> What you will do:
Each record must appear in the answer exactly as it does in the data.

Source texts of formatted documents
+---+

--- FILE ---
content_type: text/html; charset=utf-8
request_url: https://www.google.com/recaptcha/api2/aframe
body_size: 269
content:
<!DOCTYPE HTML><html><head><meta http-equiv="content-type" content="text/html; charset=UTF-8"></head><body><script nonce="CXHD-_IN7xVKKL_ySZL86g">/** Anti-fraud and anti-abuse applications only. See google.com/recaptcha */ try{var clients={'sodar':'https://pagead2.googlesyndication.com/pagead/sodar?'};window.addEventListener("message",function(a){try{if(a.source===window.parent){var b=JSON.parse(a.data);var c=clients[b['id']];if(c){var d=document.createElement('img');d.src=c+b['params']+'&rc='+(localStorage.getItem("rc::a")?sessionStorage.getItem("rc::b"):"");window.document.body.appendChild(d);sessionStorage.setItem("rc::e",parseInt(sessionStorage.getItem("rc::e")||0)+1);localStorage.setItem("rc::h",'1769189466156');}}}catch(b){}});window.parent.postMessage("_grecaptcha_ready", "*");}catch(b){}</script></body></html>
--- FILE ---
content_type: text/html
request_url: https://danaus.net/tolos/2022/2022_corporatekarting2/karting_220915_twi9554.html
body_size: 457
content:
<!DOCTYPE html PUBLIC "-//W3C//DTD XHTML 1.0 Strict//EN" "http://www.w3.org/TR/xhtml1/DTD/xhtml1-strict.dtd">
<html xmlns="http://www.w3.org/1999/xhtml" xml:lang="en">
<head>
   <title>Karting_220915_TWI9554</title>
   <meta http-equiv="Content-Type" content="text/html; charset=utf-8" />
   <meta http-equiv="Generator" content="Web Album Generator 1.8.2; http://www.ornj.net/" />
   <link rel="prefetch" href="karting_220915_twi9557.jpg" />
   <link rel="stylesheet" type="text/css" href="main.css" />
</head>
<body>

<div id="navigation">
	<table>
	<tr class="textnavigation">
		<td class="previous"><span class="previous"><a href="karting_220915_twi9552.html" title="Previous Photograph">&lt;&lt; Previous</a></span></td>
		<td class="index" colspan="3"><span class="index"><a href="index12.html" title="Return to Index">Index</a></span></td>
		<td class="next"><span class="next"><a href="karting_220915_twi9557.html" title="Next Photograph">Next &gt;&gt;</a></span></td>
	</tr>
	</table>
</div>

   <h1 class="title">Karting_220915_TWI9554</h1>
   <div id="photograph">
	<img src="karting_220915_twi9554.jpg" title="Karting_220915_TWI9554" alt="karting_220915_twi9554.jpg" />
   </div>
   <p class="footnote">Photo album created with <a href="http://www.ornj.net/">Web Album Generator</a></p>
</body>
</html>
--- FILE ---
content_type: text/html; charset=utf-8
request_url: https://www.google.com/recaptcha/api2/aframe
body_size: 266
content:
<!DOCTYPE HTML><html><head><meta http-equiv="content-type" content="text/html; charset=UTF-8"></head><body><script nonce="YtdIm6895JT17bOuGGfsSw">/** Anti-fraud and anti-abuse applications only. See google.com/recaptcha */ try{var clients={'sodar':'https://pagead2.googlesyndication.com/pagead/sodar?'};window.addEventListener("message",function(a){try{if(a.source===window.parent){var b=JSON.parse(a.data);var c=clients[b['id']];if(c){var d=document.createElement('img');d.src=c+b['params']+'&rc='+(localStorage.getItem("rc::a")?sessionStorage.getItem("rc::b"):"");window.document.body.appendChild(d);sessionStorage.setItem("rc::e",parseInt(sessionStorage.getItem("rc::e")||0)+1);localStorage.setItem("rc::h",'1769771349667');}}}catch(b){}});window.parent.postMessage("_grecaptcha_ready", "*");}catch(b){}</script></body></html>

+---+

> Response box:
--- FILE ---
content_type: text/html; charset=utf-8
request_url: https://www.google.com/recaptcha/api2/aframe
body_size: 269
content:
<!DOCTYPE HTML><html><head><meta http-equiv="content-type" content="text/html; charset=UTF-8"></head><body><script nonce="CXHD-_IN7xVKKL_ySZL86g">/** Anti-fraud and anti-abuse applications only. See google.com/recaptcha */ try{var clients={'sodar':'https://pagead2.googlesyndication.com/pagead/sodar?'};window.addEventListener("message",function(a){try{if(a.source===window.parent){var b=JSON.parse(a.data);var c=clients[b['id']];if(c){var d=document.createElement('img');d.src=c+b['params']+'&rc='+(localStorage.getItem("rc::a")?sessionStorage.getItem("rc::b"):"");window.document.body.appendChild(d);sessionStorage.setItem("rc::e",parseInt(sessionStorage.getItem("rc::e")||0)+1);localStorage.setItem("rc::h",'1769189466156');}}}catch(b){}});window.parent.postMessage("_grecaptcha_ready", "*");}catch(b){}</script></body></html>
--- FILE ---
content_type: text/html
request_url: https://danaus.net/tolos/2022/2022_corporatekarting2/karting_220915_twi9554.html
body_size: 457
content:
<!DOCTYPE html PUBLIC "-//W3C//DTD XHTML 1.0 Strict//EN" "http://www.w3.org/TR/xhtml1/DTD/xhtml1-strict.dtd">
<html xmlns="http://www.w3.org/1999/xhtml" xml:lang="en">
<head>
   <title>Karting_220915_TWI9554</title>
   <meta http-equiv="Content-Type" content="text/html; charset=utf-8" />
   <meta http-equiv="Generator" content="Web Album Generator 1.8.2; http://www.ornj.net/" />
   <link rel="prefetch" href="karting_220915_twi9557.jpg" />
   <link rel="stylesheet" type="text/css" href="main.css" />
</head>
<body>

<div id="navigation">
	<table>
	<tr class="textnavigation">
		<td class="previous"><span class="previous"><a href="karting_220915_twi9552.html" title="Previous Photograph">&lt;&lt; Previous</a></span></td>
		<td class="index" colspan="3"><span class="index"><a href="index12.html" title="Return to Index">Index</a></span></td>
		<td class="next"><span class="next"><a href="karting_220915_twi9557.html" title="Next Photograph">Next &gt;&gt;</a></span></td>
	</tr>
	</table>
</div>

   <h1 class="title">Karting_220915_TWI9554</h1>
   <div id="photograph">
	<img src="karting_220915_twi9554.jpg" title="Karting_220915_TWI9554" alt="karting_220915_twi9554.jpg" />
   </div>
   <p class="footnote">Photo album created with <a href="http://www.ornj.net/">Web Album Generator</a></p>
</body>
</html>
--- FILE ---
content_type: text/html; charset=utf-8
request_url: https://www.google.com/recaptcha/api2/aframe
body_size: 266
content:
<!DOCTYPE HTML><html><head><meta http-equiv="content-type" content="text/html; charset=UTF-8"></head><body><script nonce="YtdIm6895JT17bOuGGfsSw">/** Anti-fraud and anti-abuse applications only. See google.com/recaptcha */ try{var clients={'sodar':'https://pagead2.googlesyndication.com/pagead/sodar?'};window.addEventListener("message",function(a){try{if(a.source===window.parent){var b=JSON.parse(a.data);var c=clients[b['id']];if(c){var d=document.createElement('img');d.src=c+b['params']+'&rc='+(localStorage.getItem("rc::a")?sessionStorage.getItem("rc::b"):"");window.document.body.appendChild(d);sessionStorage.setItem("rc::e",parseInt(sessionStorage.getItem("rc::e")||0)+1);localStorage.setItem("rc::h",'1769771349667');}}}catch(b){}});window.parent.postMessage("_grecaptcha_ready", "*");}catch(b){}</script></body></html>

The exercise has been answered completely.